Moreover, public availability of information does not relieve an entity of the obligation to provide material information in its financial statements.

 

Example F—impact of an entity’s press release on materiality judgements

Background

An entity undertook a business combination in the reporting period. The acquisition doubled the size of the entity’s operations in one of its main markets. On the acquisition date, the entity issued a press release providing an extensive explanation of the primary reasons for the business combination and a description of how it obtained control over the acquired business, together with other information related to the acquisition.

Application

In preparing its financial statements, the entity first considered the disclosure requirements in AASB 3 Business Combinations.
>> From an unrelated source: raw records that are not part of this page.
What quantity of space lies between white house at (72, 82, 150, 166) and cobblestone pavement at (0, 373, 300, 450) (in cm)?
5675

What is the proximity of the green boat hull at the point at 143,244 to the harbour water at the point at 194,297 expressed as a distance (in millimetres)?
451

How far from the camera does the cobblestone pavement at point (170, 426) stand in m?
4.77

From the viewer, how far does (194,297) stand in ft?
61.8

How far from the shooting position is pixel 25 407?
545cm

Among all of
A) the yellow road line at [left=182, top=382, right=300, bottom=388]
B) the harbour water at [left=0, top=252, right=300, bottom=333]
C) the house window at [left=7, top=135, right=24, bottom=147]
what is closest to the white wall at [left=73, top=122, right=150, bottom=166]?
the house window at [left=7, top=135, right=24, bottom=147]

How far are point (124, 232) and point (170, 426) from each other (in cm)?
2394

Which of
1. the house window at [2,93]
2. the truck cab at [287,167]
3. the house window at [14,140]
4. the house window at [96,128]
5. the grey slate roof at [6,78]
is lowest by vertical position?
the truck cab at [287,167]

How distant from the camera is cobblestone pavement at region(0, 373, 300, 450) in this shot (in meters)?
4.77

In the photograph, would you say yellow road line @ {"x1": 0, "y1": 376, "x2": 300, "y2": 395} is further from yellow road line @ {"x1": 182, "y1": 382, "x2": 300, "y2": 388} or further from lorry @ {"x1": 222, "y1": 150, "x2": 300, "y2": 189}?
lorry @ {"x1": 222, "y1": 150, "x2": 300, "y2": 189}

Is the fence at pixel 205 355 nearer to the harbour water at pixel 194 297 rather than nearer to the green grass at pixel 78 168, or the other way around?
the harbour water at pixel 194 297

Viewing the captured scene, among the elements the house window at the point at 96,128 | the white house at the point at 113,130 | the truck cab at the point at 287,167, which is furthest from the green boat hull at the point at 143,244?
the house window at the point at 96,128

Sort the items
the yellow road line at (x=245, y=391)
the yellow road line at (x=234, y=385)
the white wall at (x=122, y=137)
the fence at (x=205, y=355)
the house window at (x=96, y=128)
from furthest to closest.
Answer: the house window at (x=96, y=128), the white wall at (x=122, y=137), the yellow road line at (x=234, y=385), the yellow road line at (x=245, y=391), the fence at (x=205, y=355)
Paragraph B64(d) of AASB 3 requires an entity to disclose, for each business combination that occurs during the reporting period, ‘the primary reasons for the business combination and a description of how the acquirer obtained control of the acquiree’.

The entity concludes that information about the business combination is material because the acquisition is expected to have a significant impact on the entity’s operations, due to the overall size of the transaction compared with the size of the entity. In these circumstances, even though information relating to the primary reasons for the business combination and the description of how it obtained control is already included in a public statement, the entity needs to provide the information in its financial statements.

 

Example AusF.1—impact of continuous disclosure obligations on materiality judgements

Background

A listed entity in Australia is a defendant in a lawsuit. According to the entity’s legal representatives, the possibility of any outflows in settlement is remote. ASX Listing Rule 3.1 requires the entity to disclose to the ASX information concerning the lawsuit that a reasonable person would expect to have a material effect on the price or value of the entity’s security. The notes to Listing Rule 3.1 provide examples of such information, which includes the entity becoming a plaintiff or defendant in a material lawsuit.

Application

AASB 137 Provisions, Contingent Liabilities and Contingent Assets states that contingent liabilities are not required to be disclosed in the financial statements if the possibility of outflows is remote. However, as the entity disclosed information about the lawsuit to the ASX to comply with Listing Rule 3.1, the entity would need to consider whether information related to the lawsuit is material to the financial statements and therefore required to be disclosed in the financial statements, despite the specific exception in AASB 137.

Given the requirements of ASX Listing Rule 3.1, it is likely that any such disclosures related to Accounting Standards will also be material to the financial statements (ie a material impact on the price or value of a security is likely to influence user decisions). However, disclosures that are material for the purposes of the financial statements will not necessarily be required to be disclosed under ASX Listing Rule 3.1.

The entity concludes in this instance that information about the lawsuit is material, despite the possibility of any settlement outflows being remote, as the lawsuit is for an amount that, if confirmed by the court, would result in a major deterioration in the financial position of the entity.